PHOENIX – (AP) – Republican primary voters in Arizona and Kansas will decide on Tuesday whether to raise loyalists to former President Donald Trump who support his false claims that he won the 2020 election and send them to the general election.
The GOP secretary of state primaries are the latest this year in which candidates have questioned the security of their states’ elections, although there is no evidence of problems widespread enough to change the results. Republican voters elsewhere have split when they sent these candidates to the November elections.
A Washington state secretary of state includes several Republican and non-partisan candidates, including one who has alleged voter fraud without evidence. Washington State has a primary system in which the top two voters make it to the general election regardless of party affiliation.
Democratic candidates in all three states reject the premise of a stolen 2020 presidential election and warn that victories in November by those who promote conspiracies would jeopardize free and fair elections. In all three states, the secretary of state is the chief election officer.
In Arizona, a key battleground for the president and US Senate, two of the four GOP candidates claim the election was stolen by Trump and plan to push for major changes if they win the primary and general election in November.
They include State Assemblyman Mark Finchem, who attended Trump’s Jan. 6, 2021 rally that led to the attack on the US Capitol. He tried this year to get the Republican-controlled legislature to inform Congress that Arizona wanted to invalidate Democrat Joe Biden’s election victory.
The other Republican backing Trump’s claims is also a member of the Arizona House. Rep. Shawnna Bolick introduced legislation last year that would allow a simple majority in the legislature to overturn the results of the presidential election. Republicans control the Arizona Legislature.
Two other Republican candidates are on the Arizona ballot: Sen. Michelle Ugenti-Rita, who recognizes Biden’s victory but has been working to tighten electoral laws for a decade, and businessman Beau Lane, who is backed by GOP Gov. Doug Ducey.
Trump-backed Finchem said in a recent interview that concerns about the impact his eventual victory would have on free and fair elections were unfounded. He said he will only enforce laws as written.
“I find it interesting that there are people, especially Democrats, out there who are like, ‘Oh, he’s going to ruin the system. He’s going to do that, he’s a threat to democracy’,” Finchem said. Still, he claims tens of thousands of fake ballots led to Biden’s victory, a claim for which there is no credible evidence.
Two Democrats, House Minority Leader Reginald Bolding, and former Maricopa County Secretary Adrian Fontes are seeking their party’s nomination.

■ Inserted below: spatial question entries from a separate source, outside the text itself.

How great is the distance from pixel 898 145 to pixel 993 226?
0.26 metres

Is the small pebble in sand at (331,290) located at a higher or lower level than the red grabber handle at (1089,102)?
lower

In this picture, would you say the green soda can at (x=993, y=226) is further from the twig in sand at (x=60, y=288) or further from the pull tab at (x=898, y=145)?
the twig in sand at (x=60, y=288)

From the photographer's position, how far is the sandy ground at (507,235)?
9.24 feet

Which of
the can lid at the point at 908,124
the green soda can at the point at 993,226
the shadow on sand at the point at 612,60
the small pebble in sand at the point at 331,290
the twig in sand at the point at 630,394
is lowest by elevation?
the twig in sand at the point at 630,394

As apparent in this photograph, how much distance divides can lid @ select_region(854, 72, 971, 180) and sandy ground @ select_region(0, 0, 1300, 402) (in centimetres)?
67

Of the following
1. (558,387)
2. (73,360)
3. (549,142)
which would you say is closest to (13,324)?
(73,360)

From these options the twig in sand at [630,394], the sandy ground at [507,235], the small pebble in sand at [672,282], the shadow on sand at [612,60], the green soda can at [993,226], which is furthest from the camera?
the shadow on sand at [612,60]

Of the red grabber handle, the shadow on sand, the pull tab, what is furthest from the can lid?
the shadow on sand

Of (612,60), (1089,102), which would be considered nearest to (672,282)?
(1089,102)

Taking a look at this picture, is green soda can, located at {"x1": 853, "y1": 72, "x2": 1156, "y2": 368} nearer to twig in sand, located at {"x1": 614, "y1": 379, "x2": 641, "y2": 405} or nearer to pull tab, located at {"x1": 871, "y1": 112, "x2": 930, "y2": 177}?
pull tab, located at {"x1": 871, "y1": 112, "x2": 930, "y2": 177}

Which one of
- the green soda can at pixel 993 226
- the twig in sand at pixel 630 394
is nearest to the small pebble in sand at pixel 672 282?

In Kansas, voters are choosing between a GOP challenger who is challenging the results of the 2020 presidential election and the incumbent Republican who believes his state’s election was safe.
Secretary of State Scott Schwab has defended the use of ballot boxes, which Trump and other Republicans say are prone to abuse, though both Republican and Democratic secretaries of state across the country have reported no significant problems with it. He has dismissed baseless theories of fraud, at least in the Kansas election.
Schwab faces Mike Brown, a former county commissioner in the Kansas City suburbs who has made doubts about the security of the state’s elections the focus of his campaign. He has promised to ban ballot boxes and said he will use the secretary of state’s office to prosecute cases of voter fraud rather than Schwab’s approach of working through prosecutors.
Kansas Democrat Jenna Repass is unchallenged in her party’s primary.
Incumbent Democratic Secretary of State Steve Hobbs is in the top two primary elections in Washington state. He was appointed by Gov. Jay Inslee last November and hopes to retain his seat for the remaining two years of former Republican Secretary of State Kim Wyman’s four-year term.
Hobbs faces several Republican and independent challengers, including Tamborine Borrelli, an America First candidate who was fined by the state Supreme Court earlier this summer for making unsubstantiated allegations of widespread voter fraud.
Hobbs and Pierce County Comptroller Julie Anderson, who is running as bipartisan and said she is the most experienced election commissioner, raised the most money. Republicans in the running include former state senator Mark Miloscia and current senator Keith Waggoner.
Under Washington’s primary system, the two frontrunners, regardless of party, advance to November’s general election. It will likely take days to count the results as it is a postal vote only.
Associated Press writers John Hanna of Topeka, Kansas and Rachel La Corte of Olympia, Washington contributed to this report.
For full coverage of the midterms, follow AP at https://apnews.com/hub/2022-midterm-elections and on Twitter at https://twitter.com/ap_politics.
This story has been corrected to show that Trump loyalists support his false claims that he won the election, not that he lost the election.